Many questions were on the table: What tools are used? How efficient are they? What are the benefits for users? How do public services and private players cooperate to confront cybercrime? How is Europe faring in this field?
And, to start, let’s all remember that Cyber-attacks are by no means behind us, on the contrary they hit where it hurts. Please refer to this recent attack against a French group of health facilities, reported by « L’Usine Digitale » : L’hôpital de Vitry-le-François en proie à un ransomware, des données personnelles dérobées (usine-digitale.fr)
All speakers converge on some key points. In summary :
- Threat detection is now handled by a lot of structures, some being public, some organized at a »vertical » size (for instance, the Finance sector), and some internal to large companies. These structures tend to cooperate more and more. This is true at the France scale, thanks to the network of CERTs (Emergency Response Teams), and its INTER-CERT umbrella organization. This network comprises some 60 teams with some 500 experts. This is also the case in other European countries, as well at Europe’s scale, with the network of C-SIRT teams mobilizing some 300 experts. In the USA, the trend is the same, even though some cultural aspects trigger differences from Europe.
- To better detect threats, cooperation between public and private sectors has now matured, especially in Europe. Partly thanks to the pandemic and the way it has changed our ways of working and has seen a dramatic increase in attacks.
- Vulnerability assessment is about detecting the weaknesses of a specific IT system. But it’s easy, alas, to find hundreds of defaults and weaknesses. So the real challenge is to make sure of the quality of the alerts, and to have a clear view of what could be the impacts, what risk could lead to either a disruption in operations, a financial disaster, or a negative image. The real challenge is to understand which key assets are at risk and to decide what risks have to be treated as a priority.
- All this leads to a communication question. People in charge of Cybersecurity need to speak to their colleagues, as one critical vulnerability is staff behavior and level of awareness. They also need to speak to top management, as the decision to invest in reducing the risks will be taken at that level. Some tools provided by risk assessment will be useful, as they « translate » technical findings into management data. But on the other hand, CISOs have to learn to « speak business »: no EXCO will listen to too technical a presentation, but they will certainly listen to a short report giving evidence of potential business impacts.

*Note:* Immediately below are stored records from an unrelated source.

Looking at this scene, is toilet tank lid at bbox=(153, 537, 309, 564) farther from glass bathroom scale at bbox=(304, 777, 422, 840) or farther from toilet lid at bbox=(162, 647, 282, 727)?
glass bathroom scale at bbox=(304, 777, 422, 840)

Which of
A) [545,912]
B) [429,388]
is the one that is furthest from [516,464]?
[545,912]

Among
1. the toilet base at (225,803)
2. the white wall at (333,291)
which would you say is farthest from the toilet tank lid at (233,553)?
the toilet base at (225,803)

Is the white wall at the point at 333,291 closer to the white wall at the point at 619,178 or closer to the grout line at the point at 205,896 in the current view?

- Going one step further, a question can be raised about the position of CISOs within their company. So far, the dominant case is they report to CIOs. Some organizations are building a risk management department, with CISOs part of it. For those who advocate such a system, the advantage is to have CISO being seen as protecting business and assets, more than a pure IT technician.
- In a nutshell, it’s all about going from threat and risk detection to planification of risk reduction. It’s all about shifting from a defensive position to building real Cyber resilience for the long term, which should be based on better anticipation and efficient proven plans to recover in case of disaster. The NIST framework is precisely an attempt to encourage going that way. The EU is working on translating such a framework into European regulation.
- Finally, are these tools and approaches good for large organizations only? Are they dedicated to Fortune 100? It’s true that when it comes to SMEs, due to a lack of means it’s harder to prioritize Cybersecurity. The good news is that efforts are undertaken in that direction. For instance, in France, CERTs begin to be set up at the regional level, a layer more at the hand of SMEs. Germany is also active, about the weight of the Mittelstand (SMEs) there.